▶ [EXTRACTED MATERIAL]

┄┄┄┄┄┄┄┄┄┄┄┄┄┄┄┄┄┄┄┄

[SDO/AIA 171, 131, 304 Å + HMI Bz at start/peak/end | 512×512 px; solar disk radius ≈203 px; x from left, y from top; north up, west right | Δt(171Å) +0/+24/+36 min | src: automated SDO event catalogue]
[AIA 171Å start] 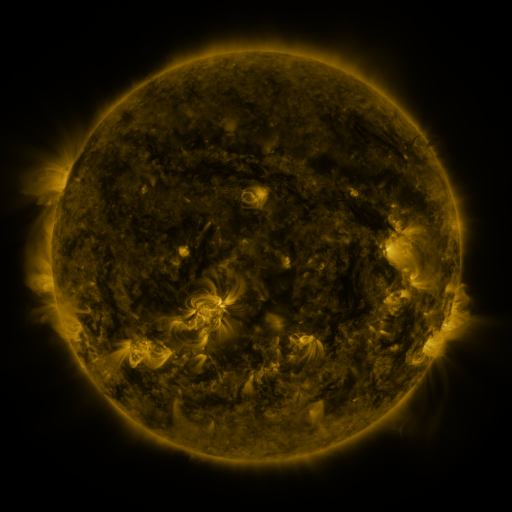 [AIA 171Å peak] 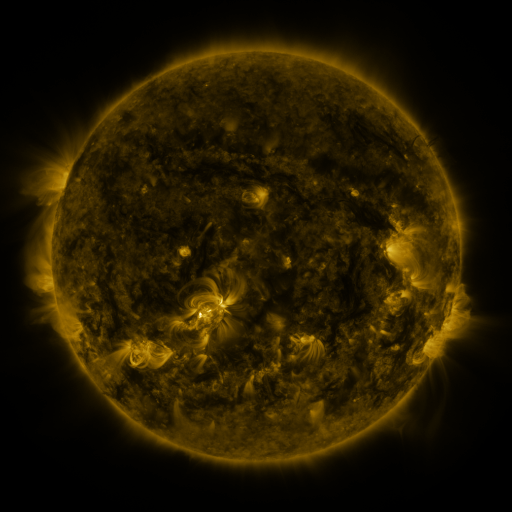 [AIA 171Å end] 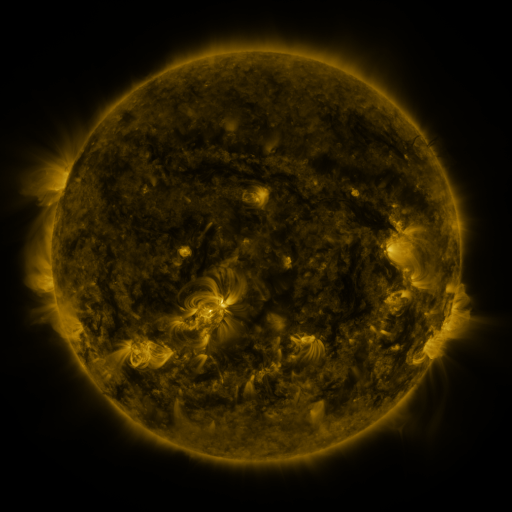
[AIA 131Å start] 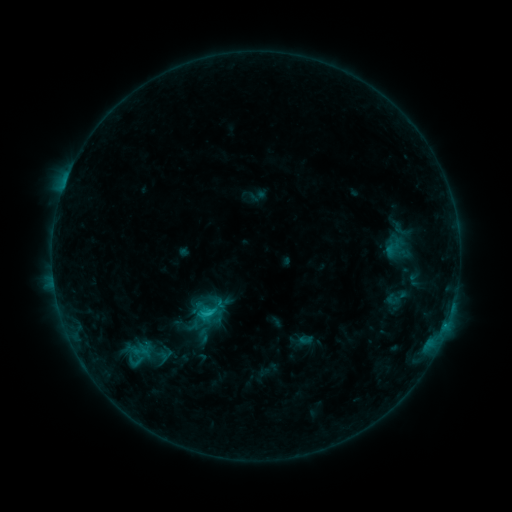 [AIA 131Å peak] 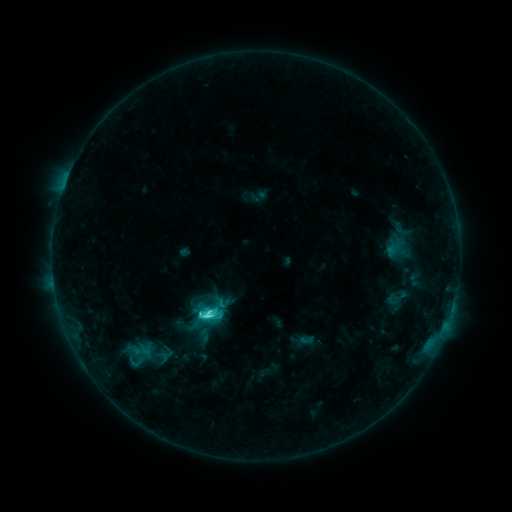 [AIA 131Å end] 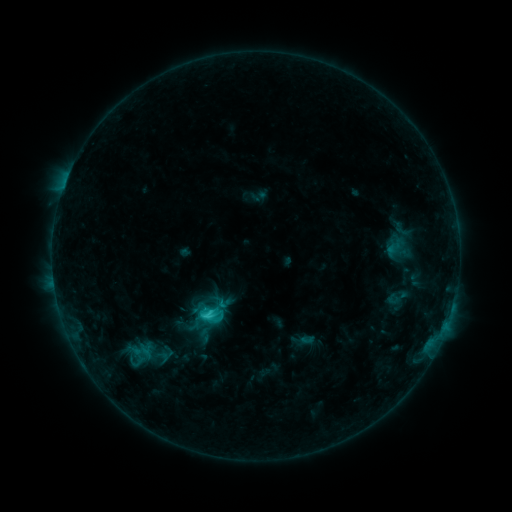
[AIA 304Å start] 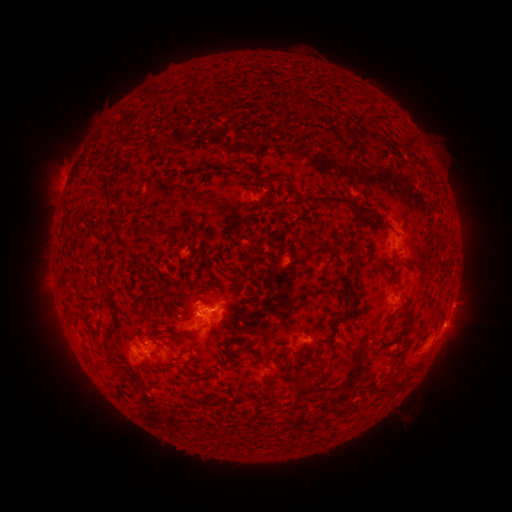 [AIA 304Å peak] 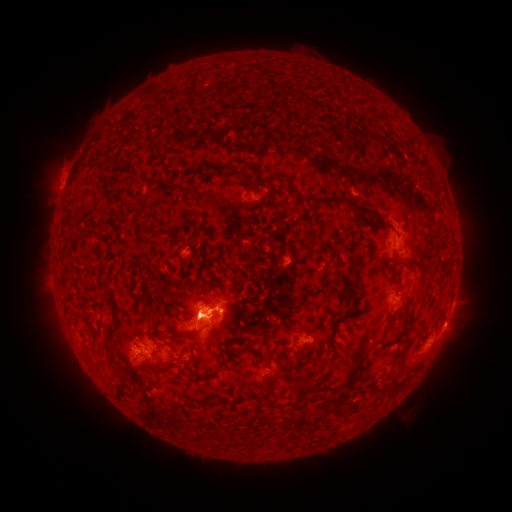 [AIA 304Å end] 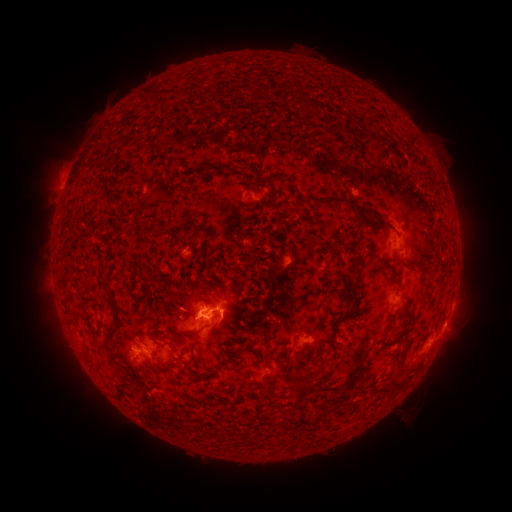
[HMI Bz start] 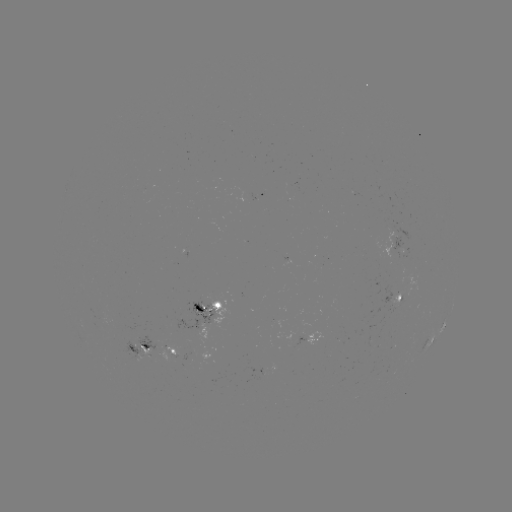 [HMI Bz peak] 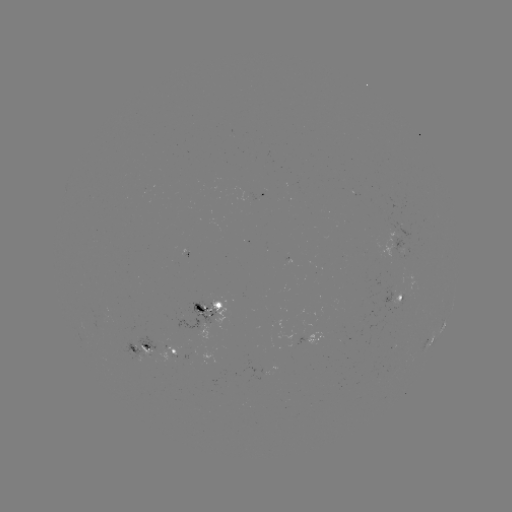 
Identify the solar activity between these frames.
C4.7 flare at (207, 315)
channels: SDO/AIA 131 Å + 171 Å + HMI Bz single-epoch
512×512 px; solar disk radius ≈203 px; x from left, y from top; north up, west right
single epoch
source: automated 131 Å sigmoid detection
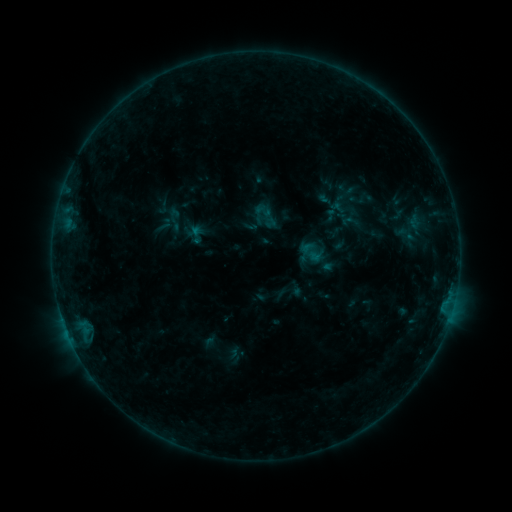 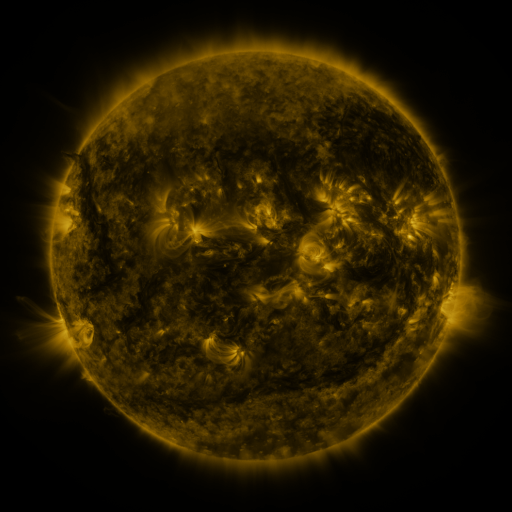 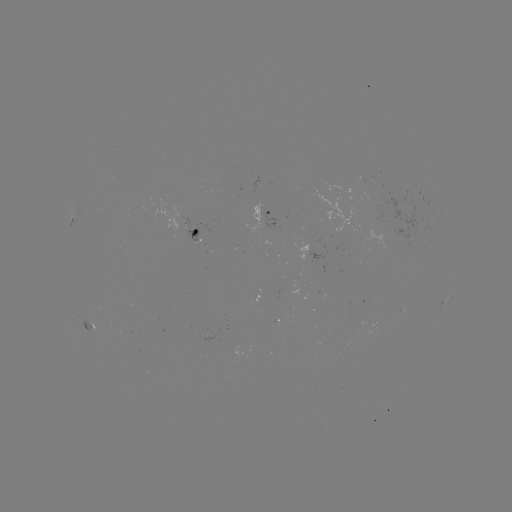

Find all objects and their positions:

┄┄┄┄┄┄┄┄┄┄┄┄┄┄┄┄┄┄┄┄

▶ [WHAT YOU SHOULD DO] Please gather every line of the entries above that contains the word "west", treating uppercase and lowercase letters as different.

▶ [ANSWER IN FULL]
[SDO/AIA 171, 131, 304 Å + HMI Bz at start/peak/end | 512×512 px; solar disk radius ≈203 px; x from left, y from top; north up, west right | Δt(171Å) +0/+24/+36 min | src: automated SDO event catalogue]
512×512 px; solar disk radius ≈203 px; x from left, y from top; north up, west right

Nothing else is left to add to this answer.